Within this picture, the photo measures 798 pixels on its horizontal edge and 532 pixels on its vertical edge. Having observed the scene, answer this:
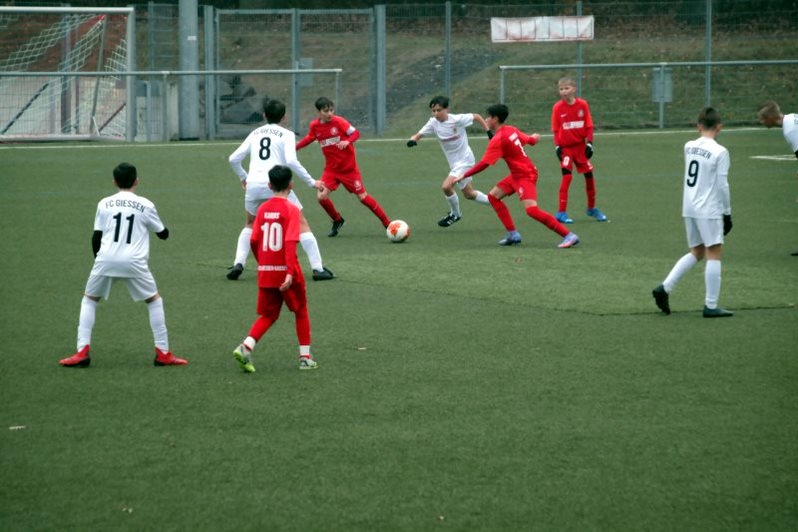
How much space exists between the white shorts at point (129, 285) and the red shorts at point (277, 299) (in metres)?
0.87

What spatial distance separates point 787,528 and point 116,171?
220 inches

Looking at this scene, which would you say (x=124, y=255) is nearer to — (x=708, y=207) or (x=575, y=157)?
(x=708, y=207)

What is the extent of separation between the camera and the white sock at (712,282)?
37.1 ft

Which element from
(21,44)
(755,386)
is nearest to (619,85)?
(21,44)

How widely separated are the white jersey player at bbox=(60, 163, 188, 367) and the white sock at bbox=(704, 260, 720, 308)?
4.63 meters

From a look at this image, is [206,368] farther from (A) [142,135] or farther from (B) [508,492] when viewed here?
(A) [142,135]

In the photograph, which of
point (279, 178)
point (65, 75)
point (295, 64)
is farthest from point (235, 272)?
point (295, 64)

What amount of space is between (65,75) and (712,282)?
892 inches

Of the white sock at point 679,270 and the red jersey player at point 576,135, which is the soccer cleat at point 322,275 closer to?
the white sock at point 679,270

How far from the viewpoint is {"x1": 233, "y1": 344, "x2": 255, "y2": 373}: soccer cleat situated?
927 centimetres

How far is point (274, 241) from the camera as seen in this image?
9328 mm

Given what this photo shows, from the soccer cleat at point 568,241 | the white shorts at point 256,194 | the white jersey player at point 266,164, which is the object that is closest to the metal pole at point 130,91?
the soccer cleat at point 568,241

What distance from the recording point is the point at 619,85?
3822 centimetres

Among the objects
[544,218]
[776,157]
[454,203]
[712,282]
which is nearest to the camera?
[712,282]
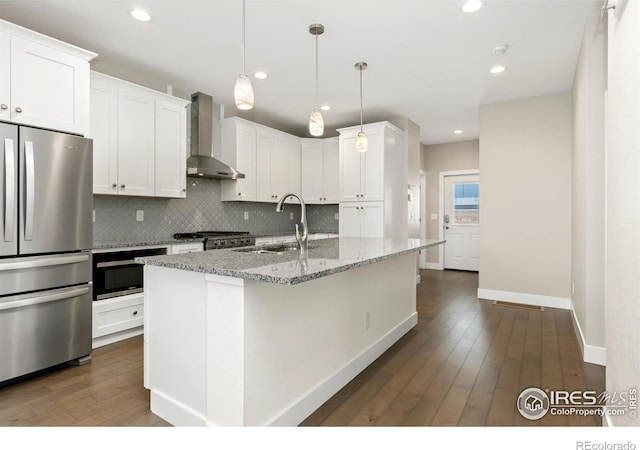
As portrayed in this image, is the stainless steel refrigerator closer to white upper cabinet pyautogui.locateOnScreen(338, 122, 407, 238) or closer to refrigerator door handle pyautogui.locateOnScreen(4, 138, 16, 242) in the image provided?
refrigerator door handle pyautogui.locateOnScreen(4, 138, 16, 242)

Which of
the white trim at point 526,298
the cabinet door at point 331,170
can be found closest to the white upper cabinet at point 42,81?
the cabinet door at point 331,170

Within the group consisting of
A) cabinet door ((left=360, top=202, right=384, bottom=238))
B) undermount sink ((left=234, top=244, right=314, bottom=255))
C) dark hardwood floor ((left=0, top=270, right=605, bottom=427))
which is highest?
cabinet door ((left=360, top=202, right=384, bottom=238))

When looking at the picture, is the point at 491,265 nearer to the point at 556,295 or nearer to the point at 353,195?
the point at 556,295

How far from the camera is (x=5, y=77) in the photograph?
7.39 feet

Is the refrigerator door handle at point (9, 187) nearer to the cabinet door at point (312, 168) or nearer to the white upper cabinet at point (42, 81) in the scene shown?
the white upper cabinet at point (42, 81)

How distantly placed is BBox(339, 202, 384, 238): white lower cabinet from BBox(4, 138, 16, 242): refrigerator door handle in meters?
3.82

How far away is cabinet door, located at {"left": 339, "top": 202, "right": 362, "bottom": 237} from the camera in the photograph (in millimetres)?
5051

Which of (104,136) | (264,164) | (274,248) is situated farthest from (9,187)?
(264,164)

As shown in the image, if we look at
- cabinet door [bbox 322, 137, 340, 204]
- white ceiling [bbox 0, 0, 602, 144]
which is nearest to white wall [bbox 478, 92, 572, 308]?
white ceiling [bbox 0, 0, 602, 144]

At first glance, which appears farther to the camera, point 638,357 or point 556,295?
point 556,295

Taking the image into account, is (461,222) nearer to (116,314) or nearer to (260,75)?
(260,75)

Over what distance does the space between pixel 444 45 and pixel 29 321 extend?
3.95m
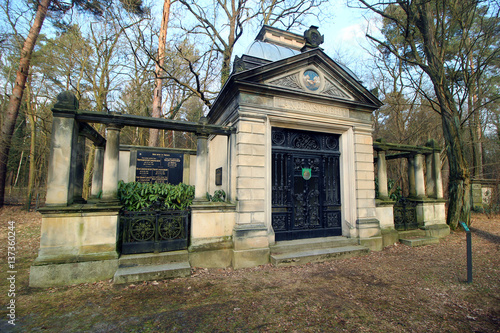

__YOUR TASK__
Give every line from the one containing "Taking the image" through the end of the rows as a Markdown table with the columns No. and Line. Number the lines in order, skip blank lines, and leave the pictures out.

__IN RESPONSE__
| No. | Line |
|---|---|
| 1 | Taking the image into account, is (461,222) nearer to (116,314) or nearer to (260,75)? |
| 2 | (260,75) |
| 3 | Over what distance does the space between pixel 444 45 and pixel 29 321 extend? |
| 4 | 3.95m |